Perbukitan – perbukitan tersebut antara lain punggungan lapisan batuan berumur Tersier
Awal dan Miosen di Sukabumi dan punggungan Rajamandala yang dsusun oleh batuan
yang berumur Oligo – Miosen di Utara Cianjur. Di bagian Timur dari zona Bandung
memiliki kesamaan seperti pulau – pulau pegunungan yang muncul di atas dataran rawa,
seperti gunung sangkur (365 meter) dekat Banjar, di sisi Barat rawa Lakbok dan
rangkaian punggungan rendah yang melampar dari Wonorejo di sisi Tenggara rawa
dengan arah Baratlaut – Tenggara sampai ke Maos pada Sungai Serayu. Punggungan ini
terdiri dari perlapisan batuan yang berumur Neogen Awal dan batuan gunungapi.
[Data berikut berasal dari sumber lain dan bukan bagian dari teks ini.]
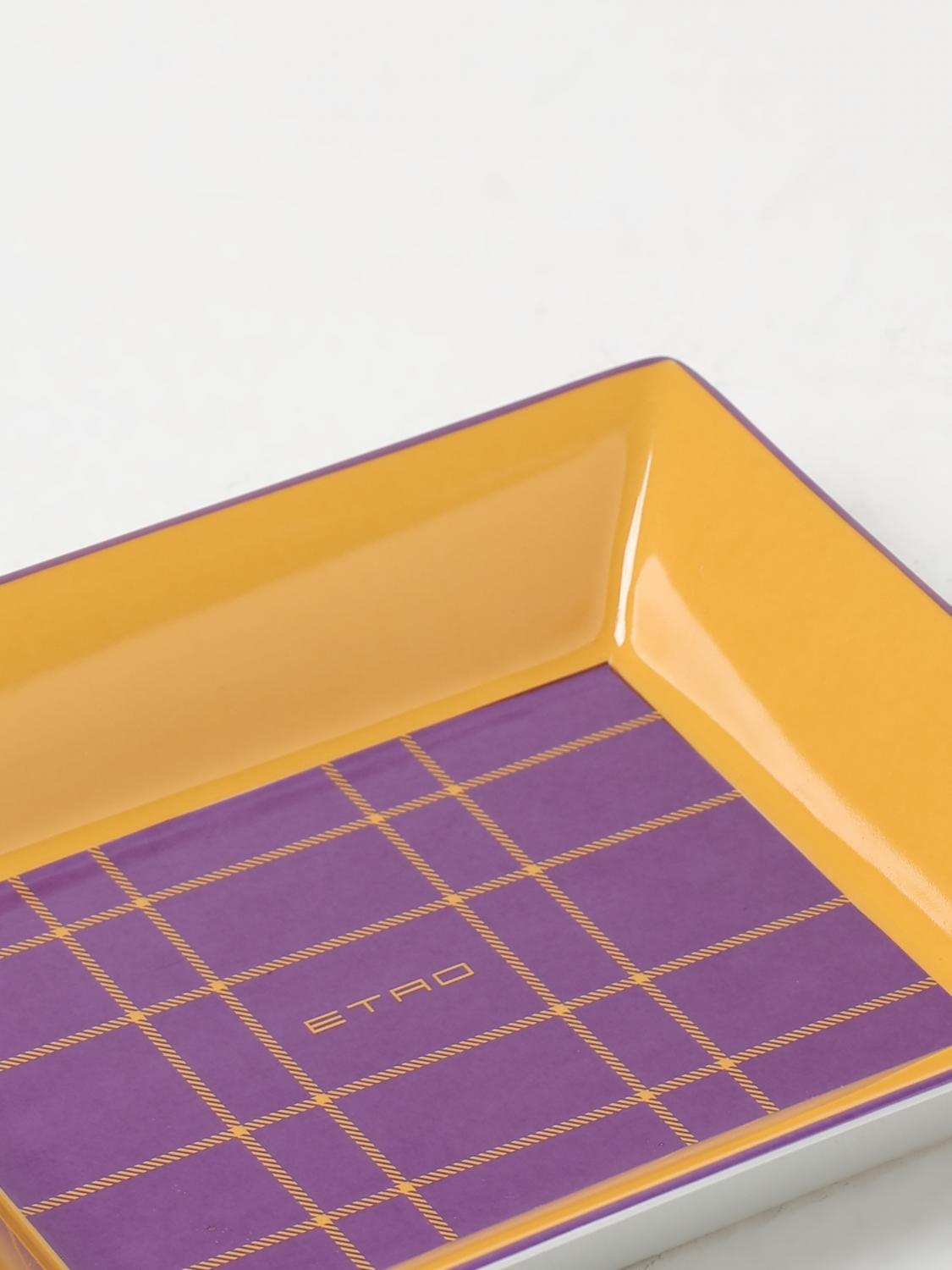ETRO HOME DESK ACCESSORIES: Desk accessories lifestyle Etro Home, 바이올렛 - Img 3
Rangkaian punggungan ini di bagian Baratdaya dibatasi oleh rel kereta api
Meluwung – Sidareja – Maos dan di sisi Timurlaut dibatasi oleh jalan raya Meluwung –
Majenang – Jatilawang. Punggungan yang tampak di ujung Timur dari zona Bandung ini
bercabang dua, ke arah Selatan melebar mengikuti Lembah Citanduy sampai ke Segara
Anakan, sedangkan ke arah Utara menyempit mengikuti dataran alluvial Ciangkring dan
lembah intermontan Karangpucung – Lumbir – Karanggayam – Wangon. Pada bagian
ujung lembah terpisah oleh punggungan antiklinorium Bogor. Punggungan pemisah di
ujung Timur zona Bandung disebut sebagai tinggian dengan puncak tertinggi adalah
Punggungan Kebanaran (360 meter) atau Punggungan Kutajaya (339 meter).
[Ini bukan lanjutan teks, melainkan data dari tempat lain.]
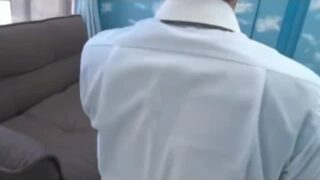 清楚な姉が童貞君の筆おろしを頼んだら本性が露わになる。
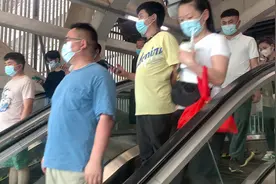 #深圳地铁 5号线深圳北站换乘6号线全过程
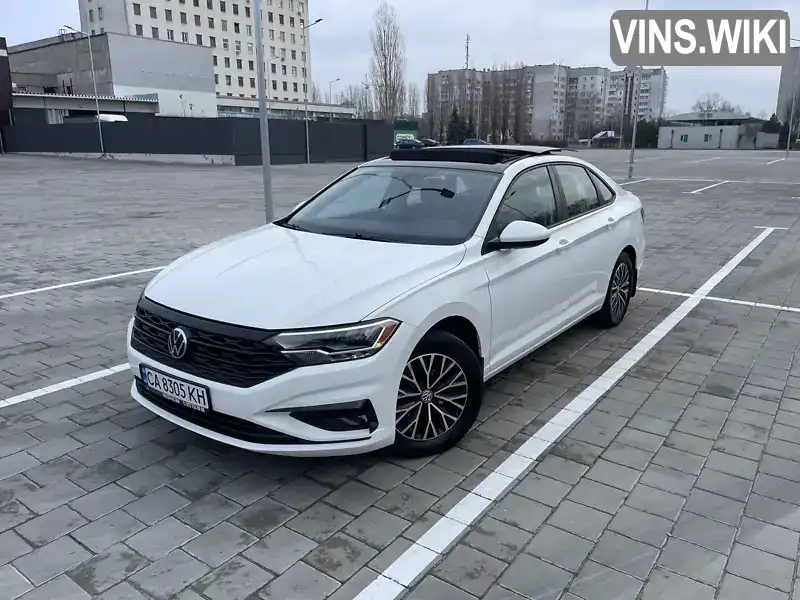 Седан Volkswagen Jetta 2019 1.4 л. Автомат обл. Черкасская, Черкассы - Фото 1/21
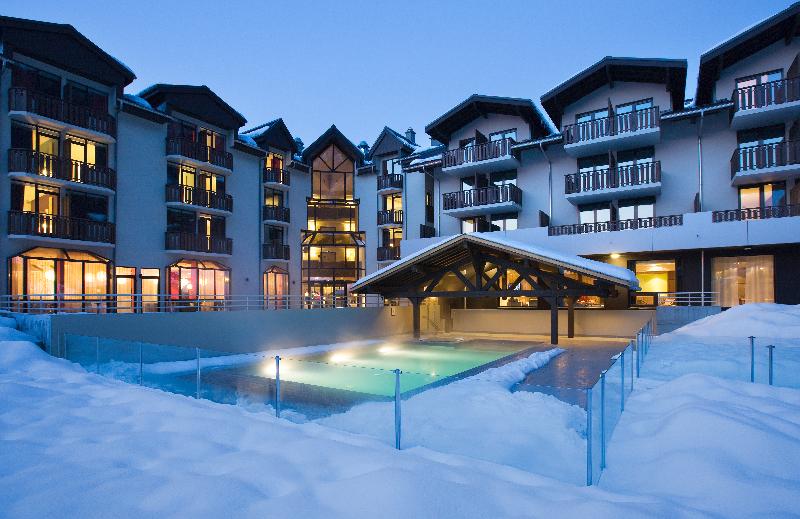 Hôtel Les Aiglons Chamonix — 4-Star Luxury Hotel in Chamonix-Mont-Blanc, France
Punggungan tersebut membentuk en ‘enchelon dengan rangkaian pegunungan Serayu
Selatan di Jawa tengah.
Puncak Geantiklin
Bagian tengah dari geantiklinorium Jawa Barat berupa sumbu dari antiklinorium
yang terbentang dari Bogor sampai Cilacap (Pegunungan Serayu Selatan). Puncak
antiklinorium yang dikenal sebagai mahkota Jawa Barat ditutupi oleh rangkaian
gunungapi muda, seperti Gunung Salak, Gunung Gede – Pangrango, Gunung Tangkuban
Perahu, Gunung Tampomas, Gunung Guntur, Gunung Papandayan, Gunung Cikurai,
rangkaian Gunung Talagabodas – Galunggung, dan Gunung Sawal.
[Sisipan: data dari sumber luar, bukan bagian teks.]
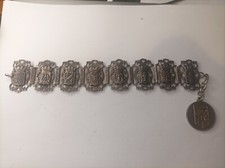 Bracelet vintage métal d'occasion  Chindrieux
Batuan penyusun bagian tengah (puncak antiklinorium) berupa endapan gunungapi
muda yang berumur Pliosen – Pleistosen, sedangkan ke arah Utara (lereng Utara) dari
puncak antiklinorium tersebut tersingkap batuan – batuan yang berumur relatif tua, berupa
batuan sedimen yang berumur Miosen Tengah sampaio Miosen Akhir. Tersingkapnya
batuan yang berumur relatif tua tersebut akibat runtuhan yang disebabkan oleh
pengangkatan yang berlangsung terhadap geantiklinorium Jawa Barat ini.